Gnomon - time to move on

I haven't seen Men In Black. Anything to do with Flubber?


Thinking about Pacman and our finite unbounded universe

Post 22

FordsTowel

Strangley, I've never understood Kant's (and others') problem with imagining no boundaries. My problem was imagining a universe WITH boundaries.

That's why the multi-dimensional globe concept works so well for me, a seemingly limitless universe that is actually finite.

I'm also of the opinion that when we 'discover' what dark matter/energy/force is, it will turn out to be the effect of dimensions outside of those we've known as part of our perceptible universe.

Physicists determined, years ago (around 1919), that gravity, given some dimensions, may present as electro-magnetism, unifying the two (Kaluza-Klein). Back in 2003 (University of Florida, Gainseville, FL, USA), physicists finally gave some thought to the idea that additional dimensions could be the source of all of the dark stuff we're detecting.

Now, at least, we've mapped dark matter, and the current thought is that this is the substance that keeps the universe from expanding so fast that every star would just shoot off in a straight line. It may be that the dark stuff becomes Einstein's once proposed Cosmic Consant.

smiley - cheers
smiley - towel


Thinking about Pacman and our finite unbounded universe

Post 23

ITIWBS

If mostly farcical, "Men in Black" did have some insightful special effects. The 'iso-entropic bouncing ball', purportedly an alien artifact, neither lost nor gained energy once set in motion, so once in motion, it stayed in motion at a constant speed.
——————
## PROBLEMS AND TASKS:
A - Answer these questions from the forum thread on Pacman and the universe, one line each, marked the same way:
(i) Around what year did physicists determine that gravity may present as electromagnetism?
(ii) In what year did physicists at the University of Florida consider that additional dimensions could be the source of the dark stuff?
(iii) What did the 'iso-entropic bouncing ball' do once set in motion?
B - Continue the forum thread on Pacman and the universe, picking up right after its last sentence.

## DATA BELOW:
——————
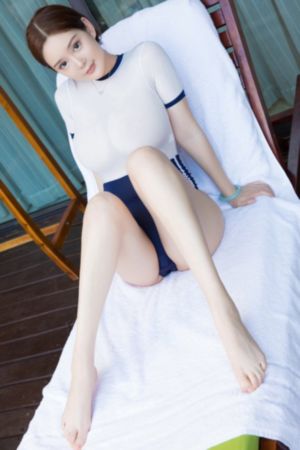 在线观看电视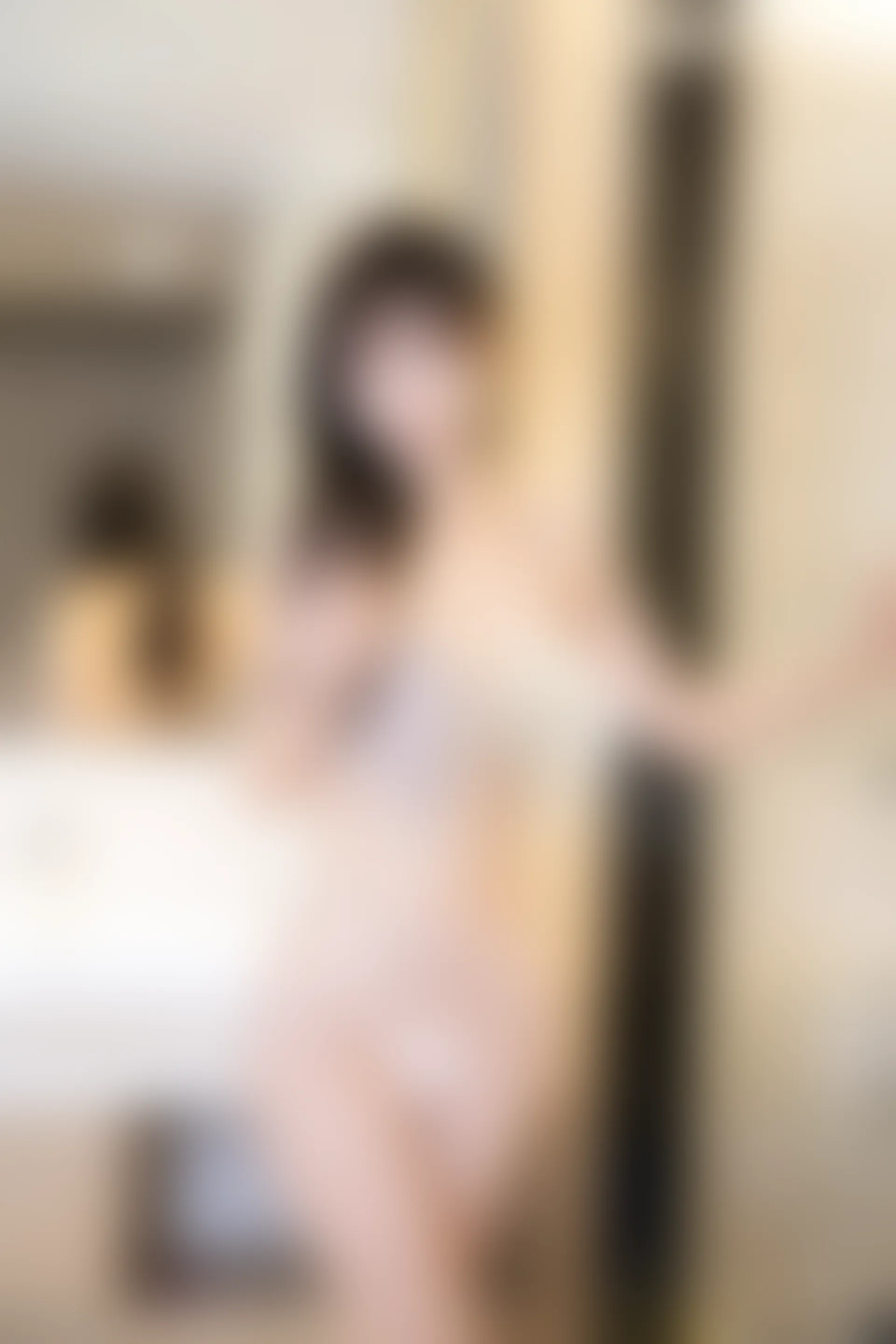 XIUREN秀人网 2024.01.31 NO.8045 林星阑[101+1P／764MB]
——————
## EXPECTED RESPONSES:
A -
(i) Around 1919.
(ii) 2003.
(iii) It neither lost nor gained energy, so it stayed in motion at a constant speed.

B -
Thinking about Pacman and our finite unbounded universe

Post 24

Gnomon - time to move on

...whereas the ball in Flubber gained momentum on each bounce. Presumably it would continue until it broke free of any restraining box, and would hurtle across the universe gaining momentum at every encounter until it absorbed the entire universe. A dangerous thing.


Thinking about Pacman and our finite unbounded universe

Post 25

ITIWBS

I couldn't find video of the isentropic bouncing ball, but here's the trailer for "Men In Black",


http://www.youtube.com/watch?v=zv35TyeRb9M


At any rate, in an expanding universe, objects lose energy in transit since the amount of space between them increases while they're in transit. In a contracting universe, instead there's a thermodynamic gain. In an isentropic or steady state universe, there is neither energy loss or gain.


Thinking about Pacman and our finite unbounded universe

Post 26

ITIWBS

...and no, definitely not flubber, just one scene involving an anomalous alien artifact...

...flubber represented negative entropy...


Thinking about Pacman and our finite unbounded universe

Post 27

Recumbentman

. . . yes, fatally dangerous. The trouble with the ball that loses no energy (I saw the film but can't remember that part, so I'm guessing it just keeps bouncing) is that energy must nevertheless get lost, through the surfaces it bounces on. If it tops up its energy it is a form of flubber, perhaps not so dangerous, perhaps just as bad, impossible anyway.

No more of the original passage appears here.